Here is the relevant section of the article:
"All persons born or naturalized in the United States, and subject to the jurisdiction thereof, are citizens of the United States and of the State wherein they reside. No State shall make or enforce any law which shall abridge the privileges or immunities of citizens of the United States; nor shall any State deprive any person of life, liberty, or property, without due process of law; nor deny to any person within its jurisdiction the equal protection of the laws."
So, we have the law which appears to grant citizenship to anyone born in the U.S. However, they must be subject to the jurisdiction of the U.S. What does this mean? It means the person must be subject to the laws of the U.S. This is a gray area and certainly debatable. Is jurisdiction a matter of geography or citizenship/legal residency? Well, we have a clue from the author of the bill:
Senator Jacob Howard said,
"Every person born within the limits of the United States, and subject to their jurisdiction, is by virtue of natural law and national law a citizen of the United States. This will not, of course, include persons born in the United States who are foreigners, aliens, who belong to the families of ambassadors or foreign ministers accredited to the Government of the United States, but will include every other class of persons. It settles the great question of citizenship and removes all doubt as to what persons are or are not citizens of the United States. This has long been a great desideratum in the jurisprudence and legislation of this country."

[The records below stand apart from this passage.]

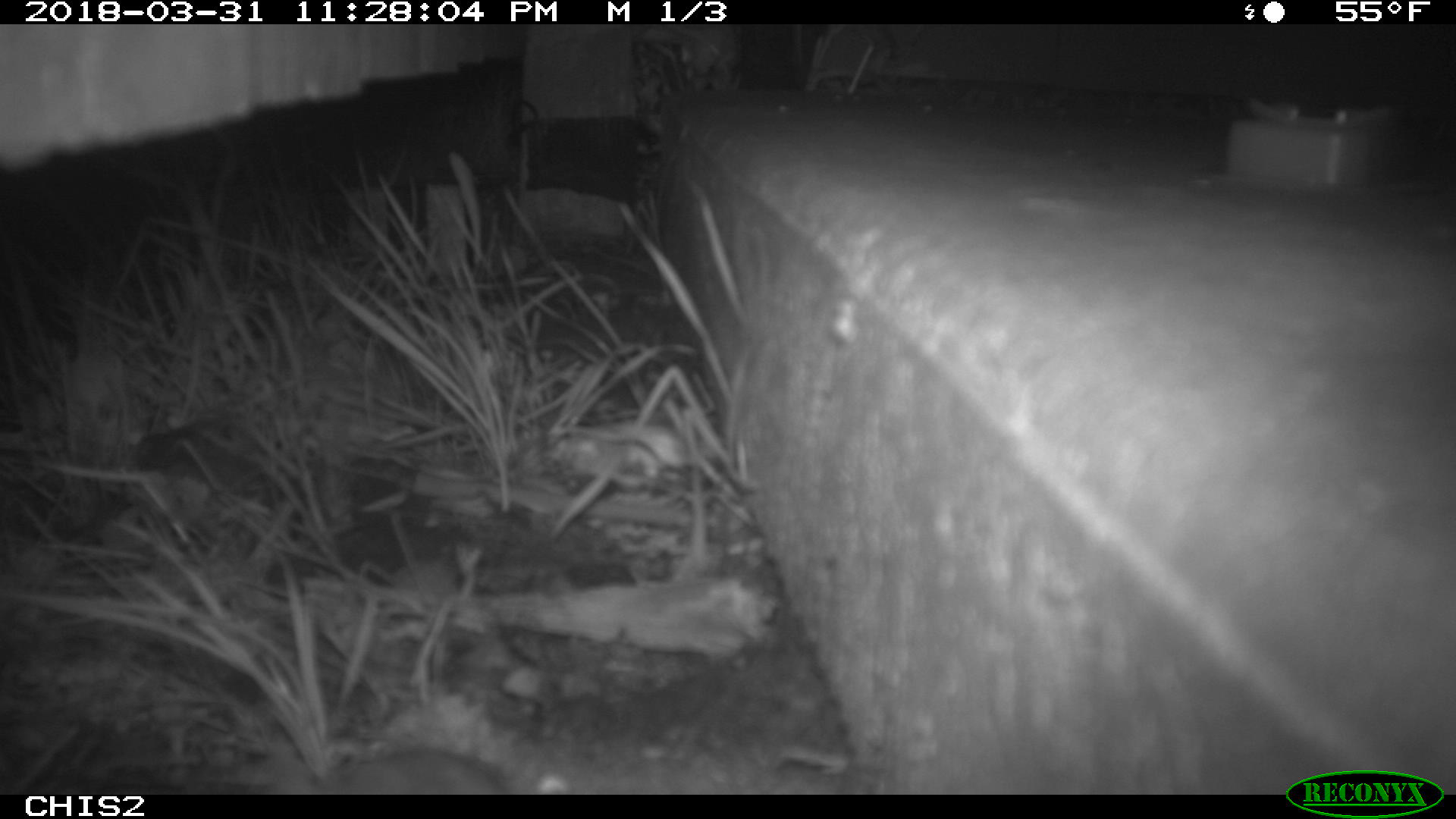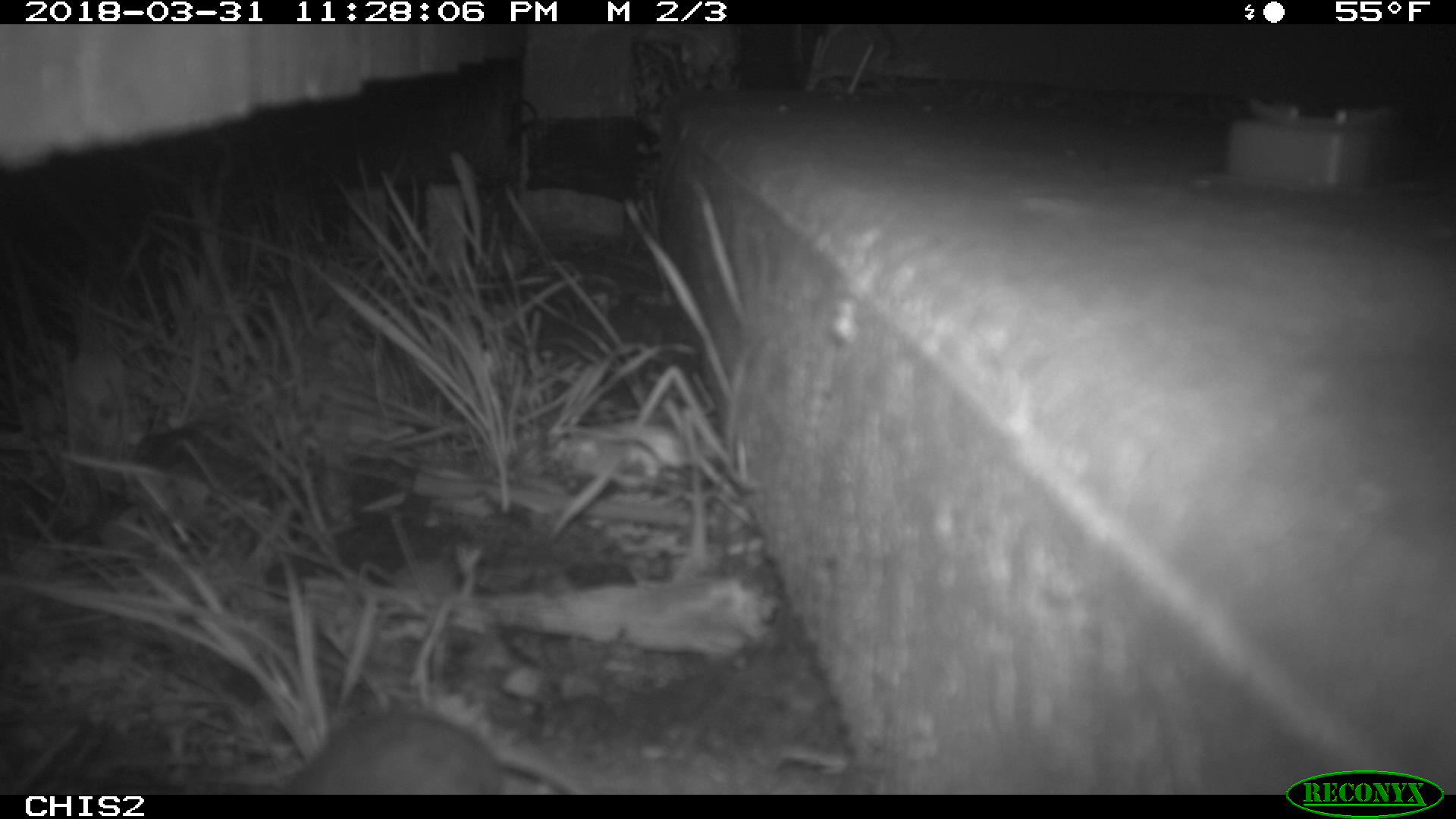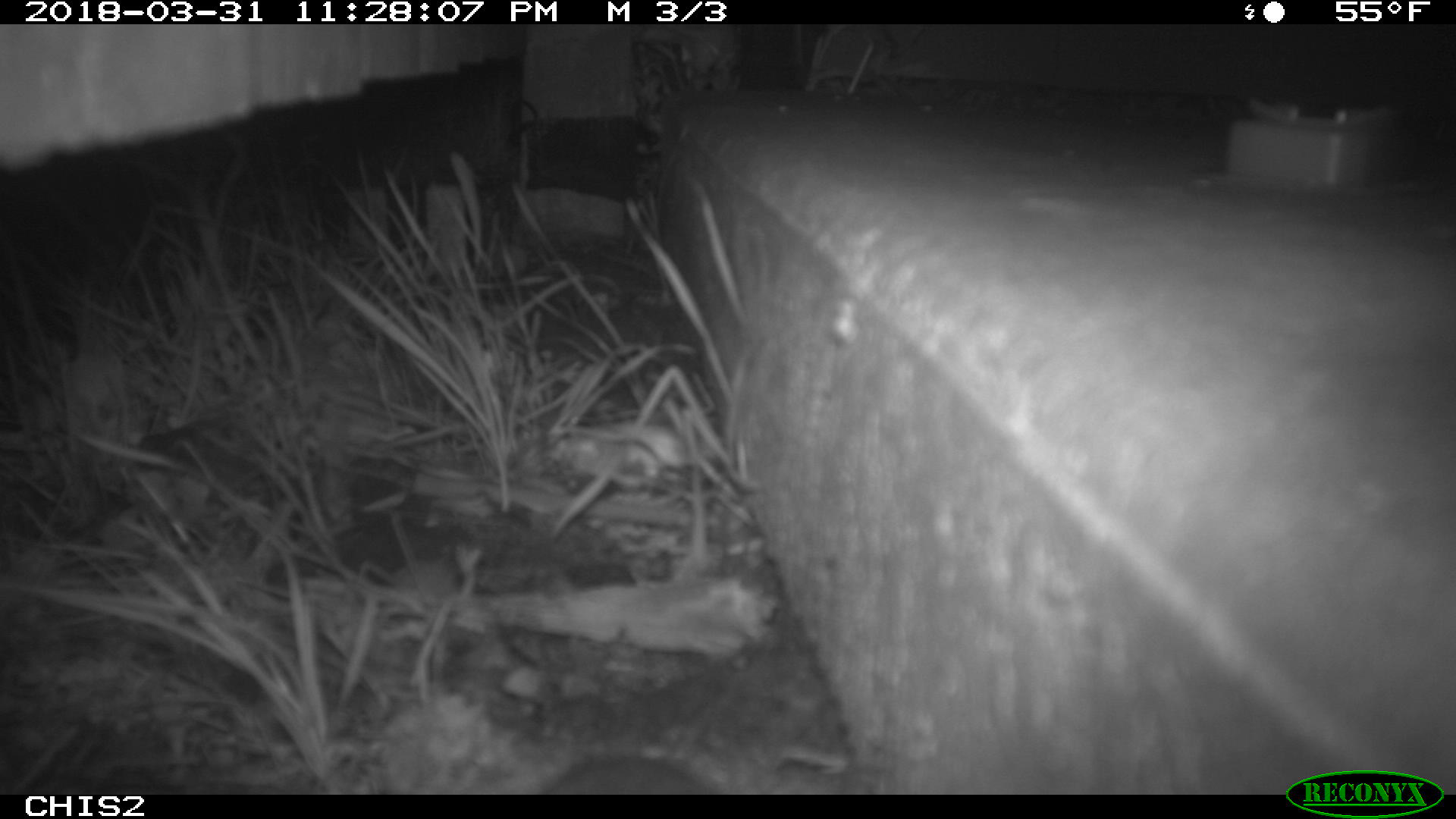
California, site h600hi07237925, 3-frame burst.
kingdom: Animalia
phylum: Chordata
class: Mammalia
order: Rodentia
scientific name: Rodentia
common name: rodent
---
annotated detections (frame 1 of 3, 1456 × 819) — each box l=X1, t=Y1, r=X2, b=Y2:
rodent: l=307, t=745, r=511, b=793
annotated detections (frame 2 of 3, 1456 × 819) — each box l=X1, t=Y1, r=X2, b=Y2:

How important is the actual intent vs. the wording if that wording may be confusing or problematic? Let's consider the recent case of the ACA.
"The court agreed that that was the only way the law would work and that, although the legislationís wording was problematic, Congressís intent was clear."
In my estimation, we can fix the anchor baby issue, and a large component of our immigration problem in the U.S. if the Congress would simply make the law to forbid anchor baby citizenship. What is preventing this from occurring and/or am I missing something else related to the 14th amendment which would prevent this seemingly simple action by Congress?